Sudão do Sul: Riek Machar retira a equipa de negociação

O governo de unidade do Sudão do Sul está em cheque após o ex-vice-presidente, Riek Machar, ter mandado regressar o seu negociador-chefe das conversações em curso com o Presidente do Sudão do Sul, Salva Kiir.

Machar acusou Kiir de sabotar a implementação do acordo assinado em agosto passado na Etiópia, assente numa divisão administrativa de 10 novos estados, e não de 28  estados como pretende o atual governo.

Machar, que é o líder do Movimento de Libertação do Povo do Sudão, na oposição, pediu aos chefes de Estado da região e à comunidade internacional para pressionar o governo a cumprir o acordo.

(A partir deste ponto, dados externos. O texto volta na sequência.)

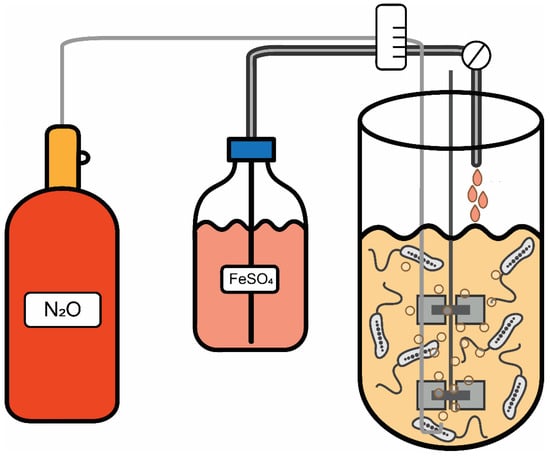 $N_2O$

$FeSO_4$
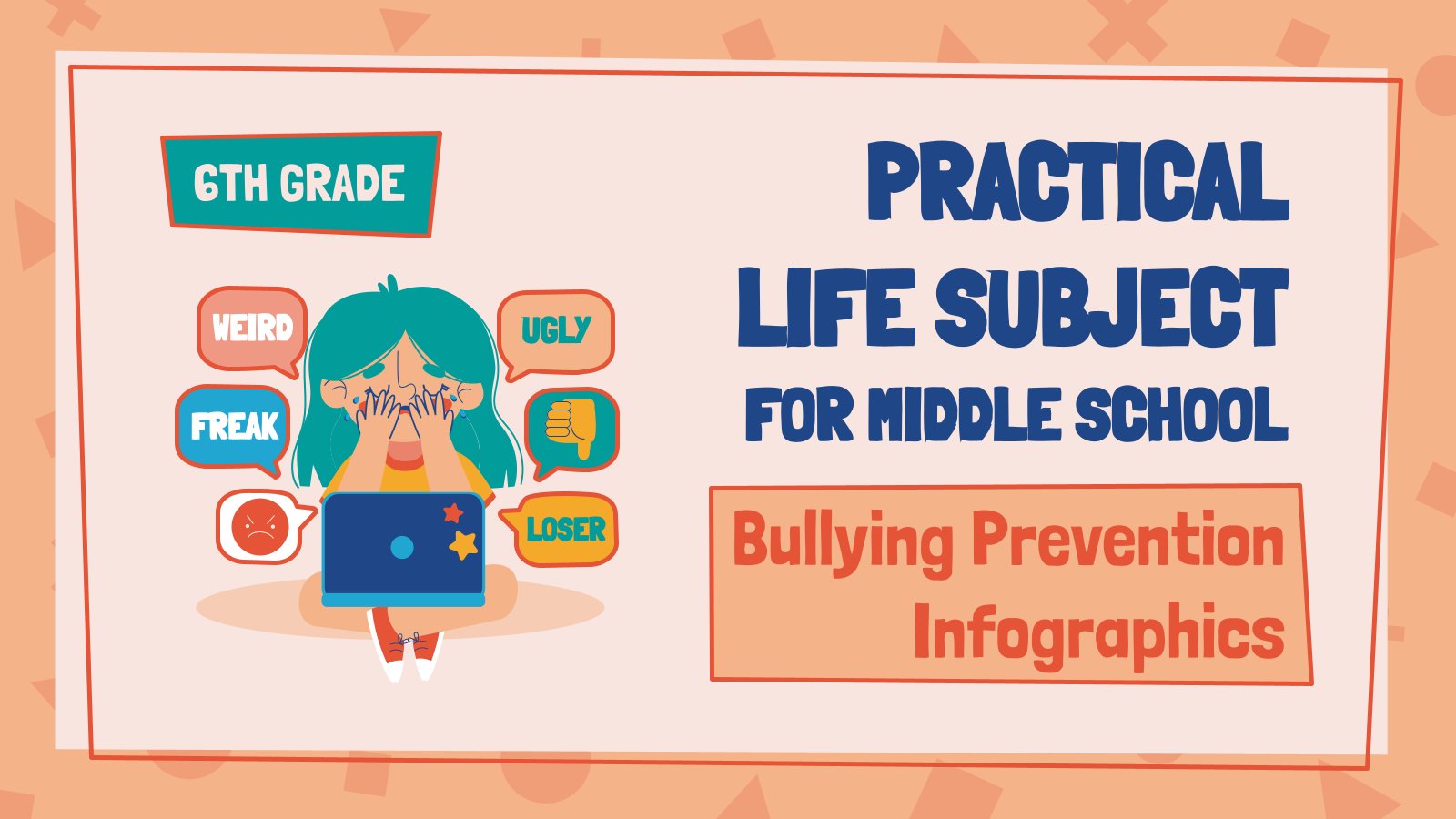 6TH GRADE

WEIRD

UGLY

FREAK

LOSER

PRACTICAL LIFE SUBJECT FOR MIDDLE SCHOOL

Bullying Prevention Infographics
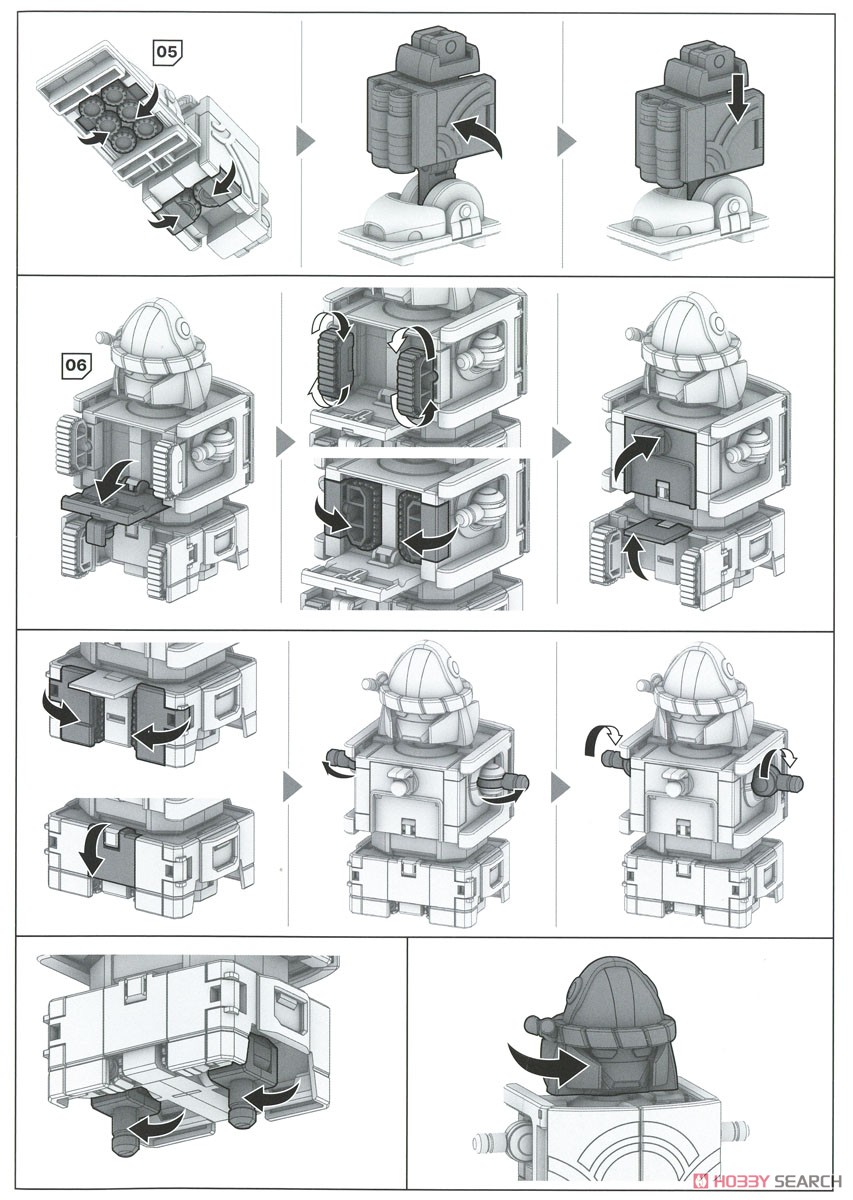 05

06

HOBBY SEARCH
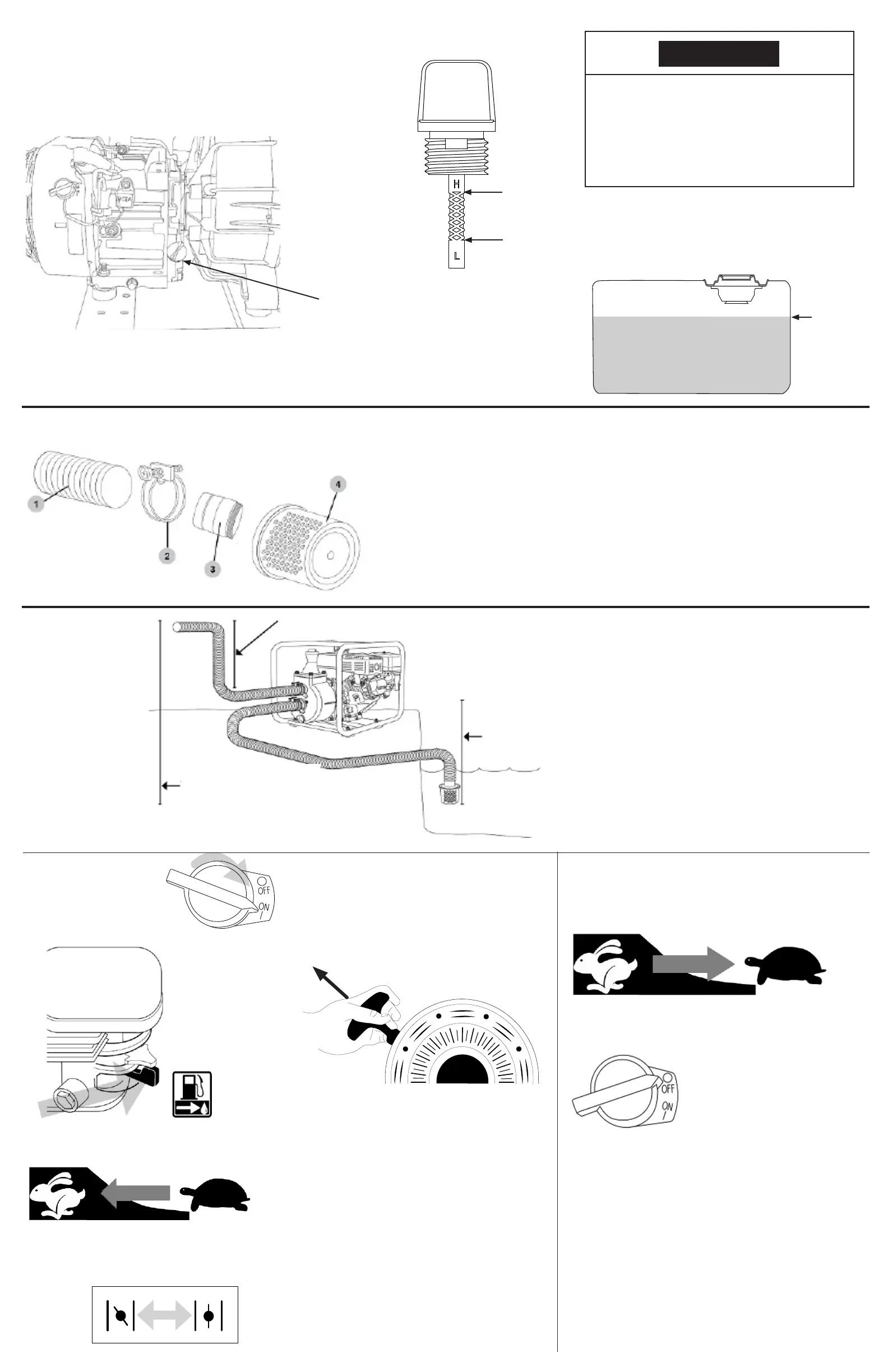 H
L
1
2
3
4
OFF
ON
OFF
ON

Ambos os grupos deveriam formar um governo de unidade nacional de transição com um total de 30 ministérios, cabendo ao atual governo 16 ministérios, entre os quais: Finanças e Planeamento, Defesa, Informação, Segurança Nacional e Justiça e Assuntos Constitucionais.

O partido de Machar ficaria com 10 ministérios, incluindo: Petróleo, Interior, Trabalho, Mineração e Terras, Habitação e Desenvolvimento Urbano.

Os Ministérios dos Negócios Estrangeiros e dos Transportes foram atribuídos a um grupo de ex-presos políticos não alinhados com o governo do Sudão do Sul ou com os rebeldes. Outros partidos políticos do Sudão do Sul ficariam com dois ministérios.

Machar recusa-se a permitir que os seus partidários façam parte do futuro governo caso o acordo inicial seja desrespeitado, cabendo agora à equipa mediadora do conflito, liderada pelo antigo presidente do Botswana, Festus Mogae, encontrar uma solução que permita a elaboração de uma Constituição de consenso a partir da qual o governo de unidade nacional possa funcionar.